In the first of a new series for The Gaitpost as the winter jump racing season steps up a gear, Rachael Green describes how she introduces young horses to jumping.
Rachael Green assists her husband Anthony Honeyball in training a string of 35 racehorses near Beaminster in Dorset. Rachael started out in the eventing word, working for international riders and competing up to intermediate level. Her initial point-to-point victory, aged 19, was while working for Robert Alner in 2002.
Rachael later joined Richard Barber’s stable where she became the National point-to-point champion in 2006. She has ridden over 100 winners on the point-to-point circuit and more than 75 under rules riding out her claim in October last year. Here she describes how she introduces young horses to jumping.
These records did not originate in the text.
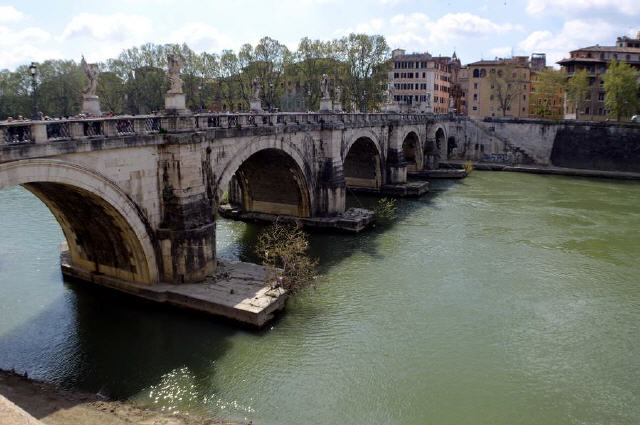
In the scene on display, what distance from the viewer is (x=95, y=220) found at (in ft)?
53.1

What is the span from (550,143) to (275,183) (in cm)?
3736

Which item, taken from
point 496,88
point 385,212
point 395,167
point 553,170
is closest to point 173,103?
point 385,212

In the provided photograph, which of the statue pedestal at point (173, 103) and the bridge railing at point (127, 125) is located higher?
the statue pedestal at point (173, 103)

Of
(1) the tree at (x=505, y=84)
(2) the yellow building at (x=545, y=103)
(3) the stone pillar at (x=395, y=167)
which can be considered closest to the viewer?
(3) the stone pillar at (x=395, y=167)

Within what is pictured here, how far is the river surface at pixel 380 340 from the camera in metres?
12.0

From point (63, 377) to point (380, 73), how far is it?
49.7 meters

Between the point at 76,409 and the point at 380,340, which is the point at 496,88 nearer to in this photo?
the point at 380,340

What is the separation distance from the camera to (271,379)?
42.2 ft

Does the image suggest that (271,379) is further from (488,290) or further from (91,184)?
(488,290)

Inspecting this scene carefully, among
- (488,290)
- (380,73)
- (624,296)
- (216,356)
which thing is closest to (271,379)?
(216,356)

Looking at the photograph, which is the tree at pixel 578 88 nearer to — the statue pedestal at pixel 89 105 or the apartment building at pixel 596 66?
the apartment building at pixel 596 66

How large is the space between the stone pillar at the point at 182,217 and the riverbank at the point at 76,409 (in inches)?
221

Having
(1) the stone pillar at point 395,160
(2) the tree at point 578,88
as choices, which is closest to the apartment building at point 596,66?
(2) the tree at point 578,88

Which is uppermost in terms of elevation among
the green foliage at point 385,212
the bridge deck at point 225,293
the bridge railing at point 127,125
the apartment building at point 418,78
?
the apartment building at point 418,78
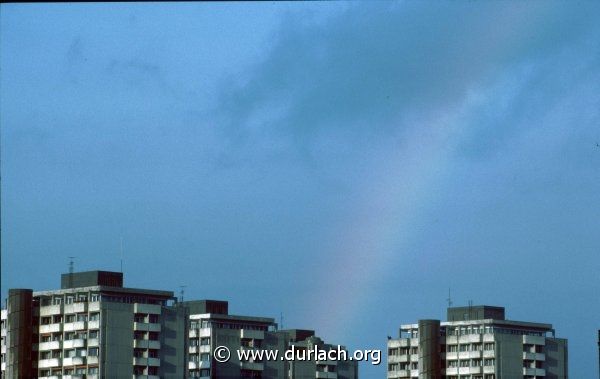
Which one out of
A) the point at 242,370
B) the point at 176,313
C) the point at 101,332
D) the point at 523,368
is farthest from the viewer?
the point at 523,368

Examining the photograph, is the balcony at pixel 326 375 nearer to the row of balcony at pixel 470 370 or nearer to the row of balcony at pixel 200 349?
the row of balcony at pixel 470 370

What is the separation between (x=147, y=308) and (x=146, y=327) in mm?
1374

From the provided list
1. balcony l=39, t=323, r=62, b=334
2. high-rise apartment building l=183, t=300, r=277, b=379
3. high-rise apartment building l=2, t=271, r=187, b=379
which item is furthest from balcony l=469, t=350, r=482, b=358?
balcony l=39, t=323, r=62, b=334

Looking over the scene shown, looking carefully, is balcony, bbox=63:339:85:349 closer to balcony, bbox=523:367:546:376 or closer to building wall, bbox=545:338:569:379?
balcony, bbox=523:367:546:376

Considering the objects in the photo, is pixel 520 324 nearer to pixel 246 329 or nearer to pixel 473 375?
pixel 473 375

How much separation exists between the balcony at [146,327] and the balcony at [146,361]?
2040mm

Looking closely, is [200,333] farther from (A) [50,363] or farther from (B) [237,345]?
(A) [50,363]

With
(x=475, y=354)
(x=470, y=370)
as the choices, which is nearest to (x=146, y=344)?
(x=475, y=354)

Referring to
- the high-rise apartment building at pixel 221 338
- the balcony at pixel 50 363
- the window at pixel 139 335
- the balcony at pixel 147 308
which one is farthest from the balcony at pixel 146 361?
the high-rise apartment building at pixel 221 338

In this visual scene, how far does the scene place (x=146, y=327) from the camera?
86.7 meters

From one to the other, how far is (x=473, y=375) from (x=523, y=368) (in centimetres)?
442

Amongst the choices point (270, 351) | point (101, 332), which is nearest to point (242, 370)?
point (270, 351)

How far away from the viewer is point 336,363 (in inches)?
4279

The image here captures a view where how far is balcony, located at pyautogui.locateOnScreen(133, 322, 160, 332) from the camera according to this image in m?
86.4
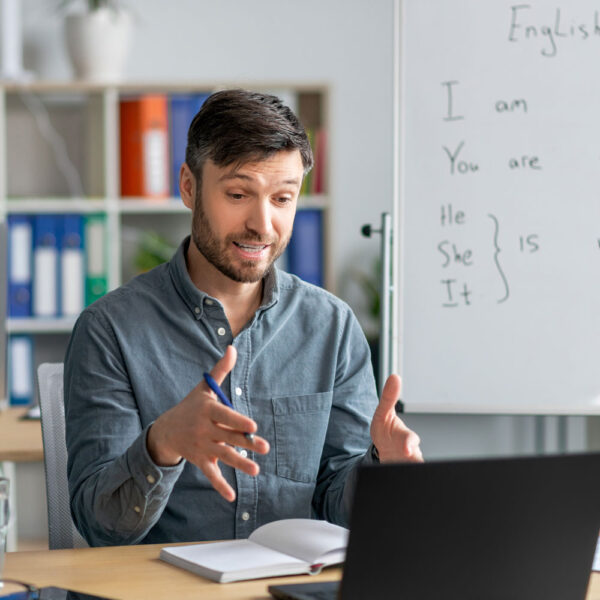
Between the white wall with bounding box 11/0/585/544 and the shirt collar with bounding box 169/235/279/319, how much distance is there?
1670mm

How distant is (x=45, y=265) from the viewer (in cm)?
290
Introducing young racehorses to jumping
When I was younger, my parents would take me to the New Forest pony sale and we’d buy wild two-year-olds to bring on. I sold the first one to Emma Nuttall and it was passed down to her sister Harriet. They were brilliant and I’m lucky that I am only 5’3” so I was never too tall for them. I think it taught me an awful lot about buying and bringing on the younger animal. Growing up, I hunted, hunter trialled, evented and showjumped, although I have to admit dressage was always my week phase. It never seemed quite as important as jumping! Both myself and Anthony have been jockeys and through this experience it became apparent to us that the racehorse needs confidence and a good understanding of how to alter its stride in order to jump successfully.
Most horses are natural jumpers but it is vital to start their education in the correct manner, so they enjoy the task ahead and gain that all important confidence with the required skills.
As with anything practice makes permanent so all our horses, whether they are youngsters or more experienced, jump on a regular basis but we are careful not to overdue each individual session. We teach them to jump in the correct way before learning to jump quickly and efficiently like a racehorse.
I tend to ride the horses very much as an event rider and our staff encouraged to do so too. We employ the services of a lady who in the past has spent time training in Holland in one of the top dressage yards. We utilize her experience to spend time teaching both our horses and staff. All this flat work is key to the horse’s outline, muscle development and balance which are essential for its jumping.
We’re lucky as we have a large indoor school where we begin our horses’ early education. A 45- minute session of flat work once a week is tremendously beneficial to any horse, whether it be a youngster learning the ropes or an older horse in between its usual day to day galloping.
A lot of our team have come from racing schools and they are all exceptional riders. However, I think it would be really great if more dressage coaching were given to lads and lasses while they are at racing school, as there is so much more to riding a horse than just going up the gallops. They need to learn to ride from the leg into the hand, which is the basis of good riding. We do use training aids, such as bungees, or standing martingales, to compensate for those riders who may not have this understanding.
Before we start schooling, the horses are at a stage where they are cantering up the gallops so they are forward going and strong enough physically so they are able to cope with the demands of jumping. We will bring them into the school after they have had a canter up the gallops which helps them to settle. They are in the correct mind set to listen and learn. We begin with three poles on the ground in between a set of wings and they will walk and trot over those. It’s never a big issue as they walk round the school every morning before pulling out on exercise so they are used to its surroundings and seeing the poles and wings on a daily basis.
They will quickly adapt and will happily walk and trot over the poles in a confident and forward going manner. Then we start to introduce different elements to teach them how to jump.